++++ Provided passage ++++

Frame for supporting the pad in a pad-type humidifier unit

Abstract

An in-duct humidifier has a permeable rectangular pad to be placed in a heated air stream. Water dripping onto the top of the pad is evaporated by the air stream which is passing through the pad to thereby increase its humidity. The pad is held in a frame and the frame is mounted in the humidifier's housing. The frame holds the pad by an arrangement of sloped surfaces and narrow projections to minimize the area of the frame in direct contact with the pad. By minimizing the contact area between the pad and the frame, the amount of water flowing onto the frame and evaporating from the frame is minimized, thereby reducing the rate and amount of minerals dissolved in the water which are deposited on the frame surfaces.


Inventors: Smith; Timothy J. (Minneapolis, MN), Schwarz; Edward L. (Minneapolis, MN)
Assignee: Honeywell Inc. (Minneapolis, MN)
Appl. No.: 08/883,987
Filed: June 27, 1997


Current U.S. Class: 428/14 ; 261/106; 428/122
Current International Class: F24F 6/02 (20060101); F24F 6/04 (20060101); A47G 001/12 (); B01F 003/04 ()
Field of Search: 428/14,122 261/106

References Cited

U.S. Patent Documents
3975470 August 1976 Engel
4125576 November 1978 Kozinski
4158679 June 1979 Yeagle
4443386 April 1984 Wrightson
5168832 December 1992 Price
5211891 May 1993 Anoszko
5853625 December 1998 Kensok et al.
Primary Examiner: Epstein; Henry F.
Attorney, Agent or Firm: Schwarz; Edward L.

Claims



The following has described our invention. What we wish to claim as our invention is:

1. A frame for supporting a rigid humidifier pad substantially in the form of a rectilinear block, said frame having two side sections for vertical orientation each having top and bottom ends, and a bottom section for horizontal orientation joined to the bottom ends of the side sections so as to form a U-shaped frame defining an inner area for receiving the humidifier pad, said bottom section having a floor extending from one to the other of the side sections and including first and second side walls extending along floor edges and generally upwards into the inner area from the floor so as to form a concave cross section thereof, said bottom section having a first angled surface adjacent to the first bottom section side wall and generally facing the second bottom section side wall and a second angled surface adjacent to the second bottom section side wall and generally facing the first bottom section side wall, each angled surface sloping downwardly and away from the adjacent bottom section side wall thereof, said angled surfaces for engaging the bottom corner edges of the humidifier pad and retaining the humidifier pad in spaced relationship to each of the bottom section side walls.

++++

• **Prompt A**
List the patent numbers of all U.S. patent documents cited in the humidifier pad frame patent above.
• **Prompt B**
Write the next part of the humidifier pad frame patent, continuing after the end of claim 1.

++++ Source data ++++

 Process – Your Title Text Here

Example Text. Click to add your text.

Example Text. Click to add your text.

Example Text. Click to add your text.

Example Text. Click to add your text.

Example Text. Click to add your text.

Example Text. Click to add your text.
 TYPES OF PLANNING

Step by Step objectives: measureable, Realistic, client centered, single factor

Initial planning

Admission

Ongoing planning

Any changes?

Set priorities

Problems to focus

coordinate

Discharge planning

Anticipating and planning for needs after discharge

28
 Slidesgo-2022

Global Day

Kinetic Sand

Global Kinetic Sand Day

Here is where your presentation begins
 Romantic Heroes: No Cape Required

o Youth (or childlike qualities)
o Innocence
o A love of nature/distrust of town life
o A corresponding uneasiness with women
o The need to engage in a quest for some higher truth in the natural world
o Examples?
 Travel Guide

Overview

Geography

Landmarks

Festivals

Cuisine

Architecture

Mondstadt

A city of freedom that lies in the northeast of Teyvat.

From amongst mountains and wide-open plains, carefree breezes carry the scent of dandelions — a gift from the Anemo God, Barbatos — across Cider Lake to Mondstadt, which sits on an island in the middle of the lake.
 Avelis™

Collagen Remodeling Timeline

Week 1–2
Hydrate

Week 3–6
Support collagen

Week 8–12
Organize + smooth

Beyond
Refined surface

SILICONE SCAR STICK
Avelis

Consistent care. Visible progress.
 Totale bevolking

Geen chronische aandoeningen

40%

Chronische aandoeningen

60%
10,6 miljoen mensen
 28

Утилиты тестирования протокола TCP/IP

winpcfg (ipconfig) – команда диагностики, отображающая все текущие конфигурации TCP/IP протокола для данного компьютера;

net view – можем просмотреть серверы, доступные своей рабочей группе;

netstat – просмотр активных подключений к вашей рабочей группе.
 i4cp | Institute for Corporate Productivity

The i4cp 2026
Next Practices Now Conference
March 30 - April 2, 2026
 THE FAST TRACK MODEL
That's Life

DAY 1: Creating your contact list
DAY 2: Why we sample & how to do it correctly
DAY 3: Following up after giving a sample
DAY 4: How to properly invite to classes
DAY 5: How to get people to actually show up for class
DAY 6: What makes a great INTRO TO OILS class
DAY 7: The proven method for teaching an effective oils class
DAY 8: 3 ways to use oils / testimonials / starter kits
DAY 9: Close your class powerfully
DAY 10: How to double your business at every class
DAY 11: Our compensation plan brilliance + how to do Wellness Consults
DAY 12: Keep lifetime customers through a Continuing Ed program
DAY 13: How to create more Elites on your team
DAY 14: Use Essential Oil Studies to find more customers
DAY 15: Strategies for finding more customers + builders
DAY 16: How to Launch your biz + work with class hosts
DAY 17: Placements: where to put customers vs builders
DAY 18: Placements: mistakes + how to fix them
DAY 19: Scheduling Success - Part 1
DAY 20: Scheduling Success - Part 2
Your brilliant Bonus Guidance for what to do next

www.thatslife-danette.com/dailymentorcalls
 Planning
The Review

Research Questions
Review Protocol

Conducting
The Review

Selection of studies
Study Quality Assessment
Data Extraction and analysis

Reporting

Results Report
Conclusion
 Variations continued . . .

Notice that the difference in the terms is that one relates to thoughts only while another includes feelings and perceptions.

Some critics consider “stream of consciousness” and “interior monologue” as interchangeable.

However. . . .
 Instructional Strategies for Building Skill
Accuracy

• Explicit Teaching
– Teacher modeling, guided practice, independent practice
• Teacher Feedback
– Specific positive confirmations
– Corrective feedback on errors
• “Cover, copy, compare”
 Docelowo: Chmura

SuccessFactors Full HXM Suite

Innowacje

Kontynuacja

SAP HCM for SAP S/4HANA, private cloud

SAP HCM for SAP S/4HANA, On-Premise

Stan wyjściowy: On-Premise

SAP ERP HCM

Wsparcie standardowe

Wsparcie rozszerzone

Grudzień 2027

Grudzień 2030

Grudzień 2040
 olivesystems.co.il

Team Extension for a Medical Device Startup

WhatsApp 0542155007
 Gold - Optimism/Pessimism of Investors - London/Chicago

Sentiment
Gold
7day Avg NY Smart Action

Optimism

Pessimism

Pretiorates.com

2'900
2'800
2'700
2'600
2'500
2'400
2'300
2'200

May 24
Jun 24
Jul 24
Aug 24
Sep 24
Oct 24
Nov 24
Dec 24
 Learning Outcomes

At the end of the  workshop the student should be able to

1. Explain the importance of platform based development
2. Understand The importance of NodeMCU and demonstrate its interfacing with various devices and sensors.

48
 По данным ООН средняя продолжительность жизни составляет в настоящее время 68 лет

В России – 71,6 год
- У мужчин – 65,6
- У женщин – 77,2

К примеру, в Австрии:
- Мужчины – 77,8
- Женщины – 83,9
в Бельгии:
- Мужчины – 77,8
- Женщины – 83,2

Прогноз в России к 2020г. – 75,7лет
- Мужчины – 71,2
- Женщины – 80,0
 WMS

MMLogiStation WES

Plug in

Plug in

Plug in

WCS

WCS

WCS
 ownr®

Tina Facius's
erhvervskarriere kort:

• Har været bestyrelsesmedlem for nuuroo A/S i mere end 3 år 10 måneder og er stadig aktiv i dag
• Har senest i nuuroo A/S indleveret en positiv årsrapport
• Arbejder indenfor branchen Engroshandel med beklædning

++++

• **Task answer A**
3975470, 4125576, 4158679, 4443386, 5168832, 5211891, 5853625

• **Task answer B**
2. The humidifier pad frame of claim 1 wherein the first and second angled surfaces comprises the edges of plates within the bottom section, each plate mounted adjacent to an edge of the floor.

3. The humidifier pad frame of claim 2, including first and second pairs of first and second angled surfaces, the first pair of angled surfaces located relatively close to the first side section and the second pair of angled surfaces located relatively close to the second side section.

4. The humidifier pad frame of claim 3, including at least one pad support in the frame, said pad support having an upwardly facing surface having a predetermined spacing from the floor of the bottom section and positioned generally between the bottom section's walls.

5. The humidifier pad frame of claim 4, wherein each of the side sections has on the internal surface thereof a spacer rib extending longitudinally for at least a portion of the side wall's length and projecting toward the other side section.

6. The humidifier pad frame of claim 5, wherein the spacer ribs extends longitudinally substantially the entire length of their associated side sections.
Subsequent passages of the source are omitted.